Immunofluorescence test diabetes stage PDX1 protein expression situation, as a result as attached drawing 9 is shown, it is seen that addition Cell growth status is not influenced after WNT signal pathway inhibitor, WNT signal path is being added in the diabetes of the PDX1 positive It is dramatically increased after inhibitor IWR-1;
Immunofluorescence test pancreas maturation beta Cell of islet stage PDX1/INS protein expression situation, as a result such as attached drawing 11 is shown, It can be seen that after diabetes stage WNT signal pathway inhibitor IWR-1 effect, mature beta Cell of islet stage insulin INS The beta Cell of islet quantity that positive and PDX1 contaminates altogether obviously increases.
The result shows that introducing stage WNT signal pathway inhibitor provided by the invention, mature pancreas islet can be greatly improved β cell quantity.
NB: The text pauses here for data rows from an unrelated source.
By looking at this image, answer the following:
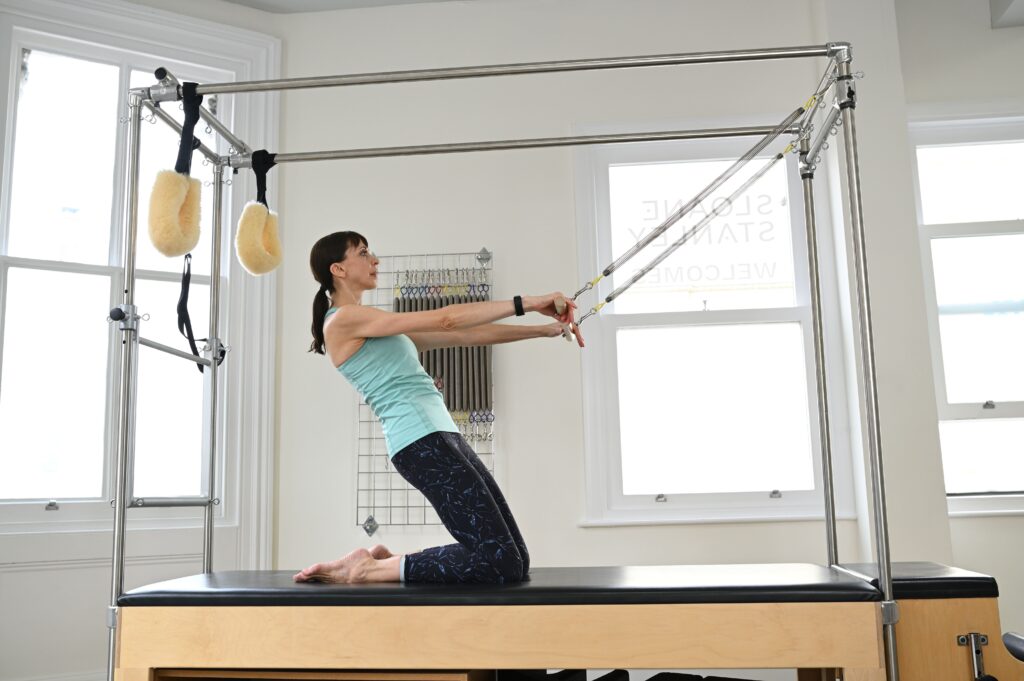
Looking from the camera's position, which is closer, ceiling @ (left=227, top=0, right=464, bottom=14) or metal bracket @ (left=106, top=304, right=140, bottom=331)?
metal bracket @ (left=106, top=304, right=140, bottom=331)

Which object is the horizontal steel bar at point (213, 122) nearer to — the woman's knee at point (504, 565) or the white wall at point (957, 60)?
the woman's knee at point (504, 565)

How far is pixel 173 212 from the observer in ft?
7.91

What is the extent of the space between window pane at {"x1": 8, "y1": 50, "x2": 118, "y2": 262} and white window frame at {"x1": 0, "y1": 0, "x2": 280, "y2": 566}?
47 millimetres

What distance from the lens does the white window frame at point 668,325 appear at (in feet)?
12.6

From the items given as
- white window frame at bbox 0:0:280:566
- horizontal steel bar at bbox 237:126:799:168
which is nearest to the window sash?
horizontal steel bar at bbox 237:126:799:168

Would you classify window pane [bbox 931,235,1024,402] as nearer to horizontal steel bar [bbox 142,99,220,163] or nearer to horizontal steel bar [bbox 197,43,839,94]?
horizontal steel bar [bbox 197,43,839,94]

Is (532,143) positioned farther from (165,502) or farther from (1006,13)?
(1006,13)

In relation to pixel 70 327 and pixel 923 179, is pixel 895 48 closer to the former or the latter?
pixel 923 179

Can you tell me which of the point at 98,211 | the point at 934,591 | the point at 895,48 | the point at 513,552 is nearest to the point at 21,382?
the point at 98,211

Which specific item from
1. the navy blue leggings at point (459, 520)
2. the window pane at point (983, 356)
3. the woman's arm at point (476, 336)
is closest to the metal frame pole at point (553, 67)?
the woman's arm at point (476, 336)

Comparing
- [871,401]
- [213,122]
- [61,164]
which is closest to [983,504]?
[871,401]

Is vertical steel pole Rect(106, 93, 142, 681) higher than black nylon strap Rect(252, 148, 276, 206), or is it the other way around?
black nylon strap Rect(252, 148, 276, 206)

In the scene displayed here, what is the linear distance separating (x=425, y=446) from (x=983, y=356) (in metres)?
2.82

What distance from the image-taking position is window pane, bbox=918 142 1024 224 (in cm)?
409
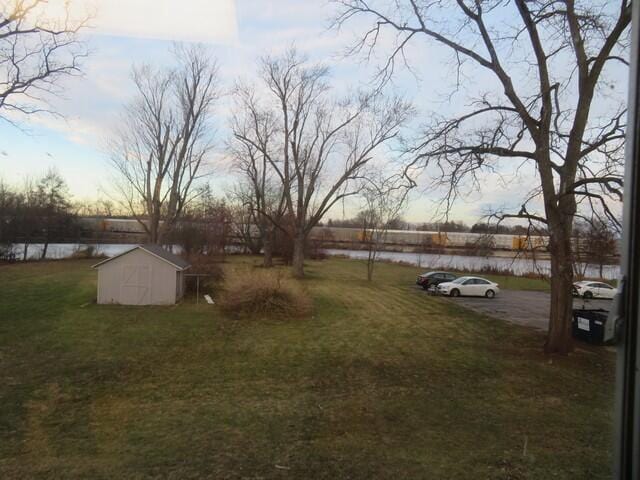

3 people of embodiment, which induces multi-potent stem cell, is divided into pancreatic precursor under WNT signal pathway inhibitor XAV-939 induction Cell and mature beta Cell of islet
(1) cell differentiation
1) people, which induces multi-potent stem cell, is divided into definitive endoderm:
A. definitive endoderm stage culture medium 1 is prepared, people is induced multi-potent stem cell Celsius based on 37 using the culture Spend culture 1 day in carbon dioxide incubator;
B. definitive endoderm stage culture medium 2 is prepared, above-mentioned steps will be passed throughaCell after culture is changed to embryo in sizing Layer stage culture medium 2, in cultivating 3 days in 37 degrees Celsius of carbon dioxide incubators, replaces culture medium daily;
The composition of the definitive endoderm stage culture medium 1 are as follows: mixed with 1:1 ratio with IMDM culture medium and F12 culture medium Basal medium is done in conjunction, further includes following working concentration ingredients: 0.2% bovine serum albumin(BSA) (BSA), 1% penicillin, 1% chain Mycin, 100ng/ml recombined human activin-A (Activin A), 50ng/ml Wnt3a albumen, the concentration is final concentration;
The composition of the definitive endoderm stage culture medium 2 are as follows: mixed with 1:1 ratio with IMDM culture medium and F12 culture medium Basal medium is done in conjunction, further includes following working concentration ingredients: 0.2% bovine serum albumin(BSA) (BSA), 1% penicillin, 1% chain Mycin, 100ng/ml recombined human activin-A (Activin A), the concentration is final concentration.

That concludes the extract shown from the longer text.